→ Task requirements: Reproduce all of the data below word for word, leaving out the pictures.
*** Input material ***
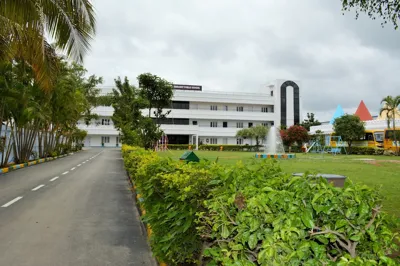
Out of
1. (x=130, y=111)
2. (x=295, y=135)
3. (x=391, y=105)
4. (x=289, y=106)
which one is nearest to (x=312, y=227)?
(x=130, y=111)

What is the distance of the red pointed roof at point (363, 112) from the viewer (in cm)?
6412

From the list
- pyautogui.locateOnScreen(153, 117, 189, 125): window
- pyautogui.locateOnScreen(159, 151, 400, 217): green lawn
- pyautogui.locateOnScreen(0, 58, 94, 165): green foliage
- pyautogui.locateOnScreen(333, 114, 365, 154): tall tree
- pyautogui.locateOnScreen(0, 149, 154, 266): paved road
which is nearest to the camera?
pyautogui.locateOnScreen(0, 149, 154, 266): paved road

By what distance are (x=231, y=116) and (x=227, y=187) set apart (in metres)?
71.6

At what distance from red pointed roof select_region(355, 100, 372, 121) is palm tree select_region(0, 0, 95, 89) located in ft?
207

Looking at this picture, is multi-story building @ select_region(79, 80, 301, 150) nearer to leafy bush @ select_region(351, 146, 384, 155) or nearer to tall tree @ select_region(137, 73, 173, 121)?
leafy bush @ select_region(351, 146, 384, 155)

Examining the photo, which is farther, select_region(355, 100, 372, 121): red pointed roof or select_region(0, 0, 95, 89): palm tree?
select_region(355, 100, 372, 121): red pointed roof

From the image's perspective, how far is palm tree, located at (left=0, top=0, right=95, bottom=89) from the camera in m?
9.31

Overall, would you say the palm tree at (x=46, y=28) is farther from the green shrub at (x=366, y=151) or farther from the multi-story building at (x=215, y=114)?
the multi-story building at (x=215, y=114)

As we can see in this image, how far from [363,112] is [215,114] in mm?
28535

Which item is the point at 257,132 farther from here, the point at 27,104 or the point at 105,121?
the point at 27,104

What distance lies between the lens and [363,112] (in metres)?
64.4

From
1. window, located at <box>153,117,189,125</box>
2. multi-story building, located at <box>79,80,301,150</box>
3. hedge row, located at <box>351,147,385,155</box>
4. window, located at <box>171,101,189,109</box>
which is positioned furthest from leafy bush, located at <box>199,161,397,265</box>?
window, located at <box>171,101,189,109</box>

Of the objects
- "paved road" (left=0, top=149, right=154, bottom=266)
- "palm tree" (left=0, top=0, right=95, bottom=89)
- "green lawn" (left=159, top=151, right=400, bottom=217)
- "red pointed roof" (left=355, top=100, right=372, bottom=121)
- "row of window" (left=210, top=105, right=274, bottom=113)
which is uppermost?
"row of window" (left=210, top=105, right=274, bottom=113)

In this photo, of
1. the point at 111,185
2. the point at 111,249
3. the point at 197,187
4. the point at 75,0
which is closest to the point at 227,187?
the point at 197,187
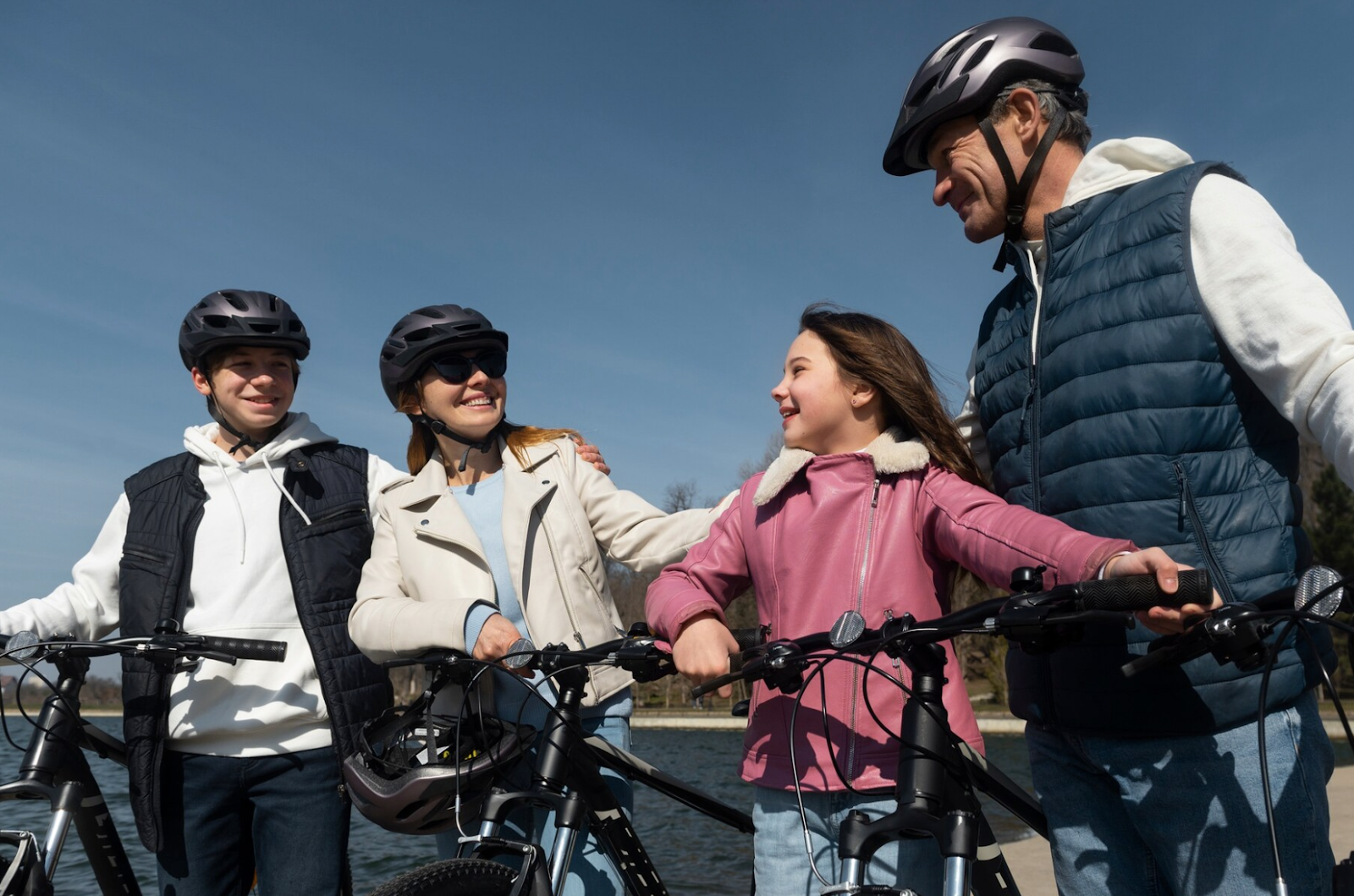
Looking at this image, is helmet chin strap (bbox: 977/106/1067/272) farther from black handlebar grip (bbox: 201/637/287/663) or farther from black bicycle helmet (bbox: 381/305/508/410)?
black handlebar grip (bbox: 201/637/287/663)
***
→ Task output:
Out of
1. (x=130, y=111)
2. (x=295, y=135)
3. (x=391, y=105)
4. (x=289, y=106)
which one is nearest to (x=312, y=227)?
(x=130, y=111)

What is the distance of the red pointed roof at point (363, 112) from the viewer (in cm)?
6412

From the list
- pyautogui.locateOnScreen(153, 117, 189, 125): window
- pyautogui.locateOnScreen(159, 151, 400, 217): green lawn
- pyautogui.locateOnScreen(0, 58, 94, 165): green foliage
- pyautogui.locateOnScreen(333, 114, 365, 154): tall tree
- pyautogui.locateOnScreen(0, 149, 154, 266): paved road
which is nearest to the camera?
pyautogui.locateOnScreen(0, 149, 154, 266): paved road

By what distance are (x=231, y=116) and (x=227, y=187) set apart (in metres)?
71.6

At what distance from red pointed roof select_region(355, 100, 372, 121) is palm tree select_region(0, 0, 95, 89) located in ft?
207

Looking at this picture, is multi-story building @ select_region(79, 80, 301, 150) nearer to leafy bush @ select_region(351, 146, 384, 155) or nearer to tall tree @ select_region(137, 73, 173, 121)?
leafy bush @ select_region(351, 146, 384, 155)

Examining the photo, which is farther, select_region(355, 100, 372, 121): red pointed roof or select_region(0, 0, 95, 89): palm tree?
select_region(355, 100, 372, 121): red pointed roof

From the image's perspective, how far is palm tree, located at (left=0, top=0, right=95, bottom=89) from the camera in m?
9.31

Overall, would you say the palm tree at (x=46, y=28) is farther from the green shrub at (x=366, y=151) or farther from the multi-story building at (x=215, y=114)?
the multi-story building at (x=215, y=114)

As we can see in this image, how far from [363,112] is [215,114] in mm?
28535

Which item is the point at 257,132 farther from here, the point at 27,104 or the point at 105,121?
the point at 27,104

What distance lies between the lens and [363,112] (in metres)?
64.4

From
1. window, located at <box>153,117,189,125</box>
2. multi-story building, located at <box>79,80,301,150</box>
3. hedge row, located at <box>351,147,385,155</box>
4. window, located at <box>171,101,189,109</box>
which is positioned furthest from leafy bush, located at <box>199,161,397,265</box>?
window, located at <box>171,101,189,109</box>

Of the objects
- "paved road" (left=0, top=149, right=154, bottom=266)
- "palm tree" (left=0, top=0, right=95, bottom=89)
- "green lawn" (left=159, top=151, right=400, bottom=217)
- "red pointed roof" (left=355, top=100, right=372, bottom=121)
- "row of window" (left=210, top=105, right=274, bottom=113)
which is uppermost?
"row of window" (left=210, top=105, right=274, bottom=113)

In this photo, of
1. the point at 111,185
2. the point at 111,249
3. the point at 197,187
4. the point at 75,0
which is closest to the point at 227,187?
the point at 197,187
Looking at this image, is helmet chin strap (bbox: 977/106/1067/272) farther from black handlebar grip (bbox: 201/637/287/663) or farther from black bicycle helmet (bbox: 381/305/508/410)?
black handlebar grip (bbox: 201/637/287/663)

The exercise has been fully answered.